Instructions to follow =
Everything from the line with "Among [255,120] and" through the last line of the records below should be copied exactly, both ends included.

Given information =

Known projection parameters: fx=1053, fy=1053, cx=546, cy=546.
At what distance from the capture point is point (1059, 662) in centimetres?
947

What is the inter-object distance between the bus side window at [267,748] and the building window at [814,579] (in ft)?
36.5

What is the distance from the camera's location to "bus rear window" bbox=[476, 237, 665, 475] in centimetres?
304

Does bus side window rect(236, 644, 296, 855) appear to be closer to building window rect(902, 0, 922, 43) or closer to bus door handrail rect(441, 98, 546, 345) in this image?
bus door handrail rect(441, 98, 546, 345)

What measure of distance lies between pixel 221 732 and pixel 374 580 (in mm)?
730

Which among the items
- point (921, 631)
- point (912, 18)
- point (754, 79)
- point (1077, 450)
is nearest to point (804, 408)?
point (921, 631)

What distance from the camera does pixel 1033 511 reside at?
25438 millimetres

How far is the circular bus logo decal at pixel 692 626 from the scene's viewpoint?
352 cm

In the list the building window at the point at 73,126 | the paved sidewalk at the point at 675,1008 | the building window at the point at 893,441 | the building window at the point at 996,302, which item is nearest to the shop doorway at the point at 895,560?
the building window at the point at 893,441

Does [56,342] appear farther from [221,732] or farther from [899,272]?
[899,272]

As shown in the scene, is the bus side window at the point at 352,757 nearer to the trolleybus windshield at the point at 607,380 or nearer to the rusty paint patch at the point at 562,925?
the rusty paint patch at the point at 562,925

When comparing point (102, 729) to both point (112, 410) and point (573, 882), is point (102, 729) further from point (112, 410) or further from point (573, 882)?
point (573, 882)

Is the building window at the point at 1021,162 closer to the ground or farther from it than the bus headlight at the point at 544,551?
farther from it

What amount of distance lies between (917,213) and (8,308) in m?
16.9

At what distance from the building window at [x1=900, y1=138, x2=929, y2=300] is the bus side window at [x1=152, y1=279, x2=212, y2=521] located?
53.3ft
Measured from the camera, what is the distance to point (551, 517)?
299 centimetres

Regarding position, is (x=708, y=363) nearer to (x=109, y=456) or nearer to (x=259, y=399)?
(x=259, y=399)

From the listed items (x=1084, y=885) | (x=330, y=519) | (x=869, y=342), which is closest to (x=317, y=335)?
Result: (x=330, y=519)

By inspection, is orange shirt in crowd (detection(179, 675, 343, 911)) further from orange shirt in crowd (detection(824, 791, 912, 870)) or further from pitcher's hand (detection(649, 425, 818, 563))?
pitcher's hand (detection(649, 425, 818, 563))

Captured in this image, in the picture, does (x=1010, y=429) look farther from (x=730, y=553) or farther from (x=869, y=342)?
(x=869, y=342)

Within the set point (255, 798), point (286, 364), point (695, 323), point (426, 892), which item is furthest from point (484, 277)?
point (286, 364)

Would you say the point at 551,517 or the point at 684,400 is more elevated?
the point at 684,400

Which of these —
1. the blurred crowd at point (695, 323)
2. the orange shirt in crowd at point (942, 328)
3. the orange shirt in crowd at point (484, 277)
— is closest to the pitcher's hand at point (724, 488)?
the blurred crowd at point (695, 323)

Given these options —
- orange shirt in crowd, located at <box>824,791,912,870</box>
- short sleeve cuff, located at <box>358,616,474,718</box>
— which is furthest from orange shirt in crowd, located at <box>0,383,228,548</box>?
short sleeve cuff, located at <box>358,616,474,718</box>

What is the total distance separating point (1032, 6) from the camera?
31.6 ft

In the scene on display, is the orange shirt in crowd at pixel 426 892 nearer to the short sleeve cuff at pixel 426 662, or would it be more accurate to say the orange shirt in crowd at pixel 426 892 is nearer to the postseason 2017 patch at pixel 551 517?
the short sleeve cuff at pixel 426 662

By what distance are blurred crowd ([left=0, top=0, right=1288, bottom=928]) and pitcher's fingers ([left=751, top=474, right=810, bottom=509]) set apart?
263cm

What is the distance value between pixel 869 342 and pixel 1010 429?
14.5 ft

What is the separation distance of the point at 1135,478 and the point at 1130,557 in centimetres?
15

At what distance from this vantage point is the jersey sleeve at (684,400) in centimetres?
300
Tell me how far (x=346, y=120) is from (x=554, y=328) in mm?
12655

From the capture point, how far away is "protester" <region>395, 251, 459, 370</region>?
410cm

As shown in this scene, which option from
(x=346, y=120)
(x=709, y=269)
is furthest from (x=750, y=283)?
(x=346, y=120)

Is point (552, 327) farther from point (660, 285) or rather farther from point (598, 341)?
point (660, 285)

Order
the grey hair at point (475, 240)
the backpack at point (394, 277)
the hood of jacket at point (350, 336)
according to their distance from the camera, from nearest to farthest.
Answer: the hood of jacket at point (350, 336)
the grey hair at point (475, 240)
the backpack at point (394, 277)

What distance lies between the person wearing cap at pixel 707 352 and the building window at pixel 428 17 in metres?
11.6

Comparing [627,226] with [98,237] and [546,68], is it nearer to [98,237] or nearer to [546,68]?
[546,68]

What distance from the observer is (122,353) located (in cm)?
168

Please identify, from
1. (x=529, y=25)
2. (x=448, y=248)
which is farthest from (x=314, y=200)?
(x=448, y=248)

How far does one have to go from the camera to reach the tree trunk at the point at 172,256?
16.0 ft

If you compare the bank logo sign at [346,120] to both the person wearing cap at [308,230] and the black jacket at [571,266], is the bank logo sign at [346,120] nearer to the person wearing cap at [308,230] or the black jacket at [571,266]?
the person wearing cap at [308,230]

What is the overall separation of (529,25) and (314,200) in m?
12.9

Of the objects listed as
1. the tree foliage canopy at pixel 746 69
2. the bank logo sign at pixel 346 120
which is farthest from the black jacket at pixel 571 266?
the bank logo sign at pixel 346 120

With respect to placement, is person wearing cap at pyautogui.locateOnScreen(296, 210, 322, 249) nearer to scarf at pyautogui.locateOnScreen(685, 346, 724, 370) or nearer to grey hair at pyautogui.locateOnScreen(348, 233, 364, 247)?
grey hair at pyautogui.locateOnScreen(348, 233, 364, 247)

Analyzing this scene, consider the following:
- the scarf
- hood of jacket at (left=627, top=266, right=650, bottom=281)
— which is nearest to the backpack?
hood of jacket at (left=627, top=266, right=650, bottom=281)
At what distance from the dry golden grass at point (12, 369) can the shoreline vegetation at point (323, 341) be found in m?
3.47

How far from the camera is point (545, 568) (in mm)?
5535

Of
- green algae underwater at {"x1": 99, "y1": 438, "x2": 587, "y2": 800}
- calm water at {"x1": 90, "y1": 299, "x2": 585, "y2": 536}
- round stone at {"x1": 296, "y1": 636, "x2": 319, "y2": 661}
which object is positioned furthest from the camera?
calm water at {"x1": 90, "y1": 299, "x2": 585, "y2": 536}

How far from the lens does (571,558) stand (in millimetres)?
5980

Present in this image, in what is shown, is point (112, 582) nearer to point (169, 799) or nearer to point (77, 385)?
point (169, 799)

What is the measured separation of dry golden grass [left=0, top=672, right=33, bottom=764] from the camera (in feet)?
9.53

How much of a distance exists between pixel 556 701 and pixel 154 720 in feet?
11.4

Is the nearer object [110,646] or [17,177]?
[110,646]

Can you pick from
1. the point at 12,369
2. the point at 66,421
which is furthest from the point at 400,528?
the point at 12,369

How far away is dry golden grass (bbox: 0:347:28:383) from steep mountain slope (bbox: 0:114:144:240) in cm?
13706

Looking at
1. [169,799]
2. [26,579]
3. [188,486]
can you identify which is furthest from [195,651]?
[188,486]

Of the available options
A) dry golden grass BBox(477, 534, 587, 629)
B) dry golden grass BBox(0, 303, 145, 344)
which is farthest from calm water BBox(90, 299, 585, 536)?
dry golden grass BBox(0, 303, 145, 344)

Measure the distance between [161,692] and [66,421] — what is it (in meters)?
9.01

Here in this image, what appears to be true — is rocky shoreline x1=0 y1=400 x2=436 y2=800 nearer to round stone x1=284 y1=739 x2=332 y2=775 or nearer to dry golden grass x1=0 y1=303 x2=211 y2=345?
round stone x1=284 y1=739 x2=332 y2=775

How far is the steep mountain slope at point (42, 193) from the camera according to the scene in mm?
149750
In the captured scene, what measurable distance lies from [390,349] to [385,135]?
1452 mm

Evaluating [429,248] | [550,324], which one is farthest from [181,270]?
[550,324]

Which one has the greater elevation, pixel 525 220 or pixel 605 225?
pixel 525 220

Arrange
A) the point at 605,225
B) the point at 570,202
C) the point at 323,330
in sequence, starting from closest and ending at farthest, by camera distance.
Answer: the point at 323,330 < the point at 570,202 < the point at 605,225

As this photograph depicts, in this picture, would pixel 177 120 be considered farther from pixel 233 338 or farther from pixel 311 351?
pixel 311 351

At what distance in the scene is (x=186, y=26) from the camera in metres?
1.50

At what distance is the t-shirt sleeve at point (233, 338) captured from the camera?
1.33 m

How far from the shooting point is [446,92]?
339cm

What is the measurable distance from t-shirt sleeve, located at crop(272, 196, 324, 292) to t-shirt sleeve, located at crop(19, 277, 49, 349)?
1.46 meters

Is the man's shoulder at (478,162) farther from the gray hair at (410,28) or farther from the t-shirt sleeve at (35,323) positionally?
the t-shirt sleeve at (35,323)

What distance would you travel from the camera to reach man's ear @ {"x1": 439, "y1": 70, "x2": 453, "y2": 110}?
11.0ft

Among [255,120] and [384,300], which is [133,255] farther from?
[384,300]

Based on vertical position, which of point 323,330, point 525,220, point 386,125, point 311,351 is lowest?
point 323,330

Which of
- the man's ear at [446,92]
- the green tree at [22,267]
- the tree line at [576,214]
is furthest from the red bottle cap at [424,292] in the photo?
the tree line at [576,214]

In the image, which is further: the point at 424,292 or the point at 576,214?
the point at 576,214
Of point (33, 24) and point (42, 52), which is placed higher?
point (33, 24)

Expected answer =
Among [255,120] and [384,300], which is [133,255] farther from?
[384,300]

Based on vertical position, which of point 323,330, point 525,220, point 386,125, point 311,351 is lowest?
point 323,330

Which of
- the man's ear at [446,92]
- the green tree at [22,267]
- the tree line at [576,214]
is furthest from the red bottle cap at [424,292] in the photo?
the tree line at [576,214]

In the image, which is further: the point at 424,292 or the point at 576,214?
the point at 576,214
Of point (33, 24) and point (42, 52), which is placed higher?
point (33, 24)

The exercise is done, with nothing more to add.